From 46ed56cfd1544296feb73b707022149cf03f8c5e Mon Sep 17 00:00:00 2001
From: Sylvain Gugger <35901082+sgugger@users.noreply.github.com>
Date: Thu, 14 Jan 2021 03:37:07 -0500
Subject: [PATCH] Switch metrics in run_ner to datasets (#9567)

* Switch metrics in run_ner to datasets

* Add flag to return all metrics

* Upstream (and rename) sortish_sampler

* Revert "Upstream (and rename) sortish_sampler"

This reverts commit e07d0dcf650c2bae36da011dd76c77a8bb4feb0d.
---
 examples/test_examples.py                |  2 +-
 examples/token-classification/run_ner.py | 33 ++++++++++++++++++------
 2 files changed, 26 insertions(+), 9 deletions(-)
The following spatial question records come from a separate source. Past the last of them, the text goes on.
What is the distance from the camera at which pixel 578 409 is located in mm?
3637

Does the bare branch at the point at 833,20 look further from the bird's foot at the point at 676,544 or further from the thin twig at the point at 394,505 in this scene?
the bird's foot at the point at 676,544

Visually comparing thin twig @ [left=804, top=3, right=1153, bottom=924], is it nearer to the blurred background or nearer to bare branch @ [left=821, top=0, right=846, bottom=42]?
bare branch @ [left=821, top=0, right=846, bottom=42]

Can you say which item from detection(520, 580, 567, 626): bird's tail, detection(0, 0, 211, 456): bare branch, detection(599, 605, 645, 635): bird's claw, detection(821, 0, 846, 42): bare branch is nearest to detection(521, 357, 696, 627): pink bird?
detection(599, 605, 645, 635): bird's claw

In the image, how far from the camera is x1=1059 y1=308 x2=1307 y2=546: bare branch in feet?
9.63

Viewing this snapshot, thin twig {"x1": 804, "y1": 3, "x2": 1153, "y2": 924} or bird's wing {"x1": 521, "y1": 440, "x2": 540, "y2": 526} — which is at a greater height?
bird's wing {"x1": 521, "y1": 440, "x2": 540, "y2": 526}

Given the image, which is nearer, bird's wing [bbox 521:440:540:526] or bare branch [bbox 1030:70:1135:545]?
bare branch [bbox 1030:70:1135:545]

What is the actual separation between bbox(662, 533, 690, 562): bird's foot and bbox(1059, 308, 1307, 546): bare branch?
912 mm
diff --git a/examples/test_examples.py b/examples/test_examples.py
index eb0809d0bc1..28afb3028d0 100644
--- a/examples/test_examples.py
+++ b/examples/test_examples.py
@@ -184,7 +184,7 @@ class ExamplesTests(TestCasePlus):
 
         with patch.object(sys, "argv", testargs):
             result = run_ner.main()
-            self.assertGreaterEqual(result["eval_accuracy_score"], 0.75)
+            self.assertGreaterEqual(result["eval_accuracy"], 0.75)
             self.assertGreaterEqual(result["eval_precision"], 0.75)
             self.assertLess(result["eval_loss"], 0.5)
 
diff --git a/examples/token-classification/run_ner.py b/examples/token-classification/run_ner.py
index 2b61e100b1e..807d2ee7c4e 100644
--- a/examples/token-classification/run_ner.py
+++ b/examples/token-classification/run_ner.py
@@ -25,8 +25,7 @@ from dataclasses import dataclass, field
 from typing import Optional
 
 import numpy as np
-from datasets import ClassLabel, load_dataset
-from seqeval.metrics import accuracy_score, f1_score, precision_score, recall_score
+from datasets import ClassLabel, load_dataset, load_metric
 
 import transformers
 from transformers import (
@@ -124,6 +123,10 @@ class DataTrainingArguments:
             "one (in which case the other tokens will have a padding index)."
         },
     )
+    return_entity_level_metrics: bool = field(
+        default=False,
+        metadata={"help": "Whether to return all the entity levels during evaluation or just the overall ones."},
+    )
 
     def __post_init__(self):
         if self.dataset_name is None and self.train_file is None and self.validation_file is None:
@@ -323,6 +326,8 @@ def main():
     data_collator = DataCollatorForTokenClassification(tokenizer)
 
     # Metrics
+    metric = load_metric("seqeval")
+
     def compute_metrics(p):
         predictions, labels = p
         predictions = np.argmax(predictions, axis=2)
@@ -337,12 +342,24 @@ def main():
             for prediction, label in zip(predictions, labels)
         ]
 
-        return {
-            "accuracy_score": accuracy_score(true_labels, true_predictions),
-            "precision": precision_score(true_labels, true_predictions),
-            "recall": recall_score(true_labels, true_predictions),
-            "f1": f1_score(true_labels, true_predictions),
-        }
+        results = metric.compute(predictions=true_predictions, references=true_labels)
+        if data_args.return_entity_level_metrics:
+            # Unpack nested dictionaries
+            final_results = {}
+            for key, value in results.items():
+                if isinstance(value, dict):
+                    for n, v in value.items():
+                        final_results[f"{key}_{n}"] = v
+                else:
+                    final_results[key] = value
+            return final_results
+        else:
+            return {
+                "precision": results["overall_precision"],
+                "recall": results["overall_recall"],
+                "f1": results["overall_f1"],
+                "accuracy": results["overall_accuracy"],
+            }
 
     # Initialize our Trainer
     trainer = Trainer(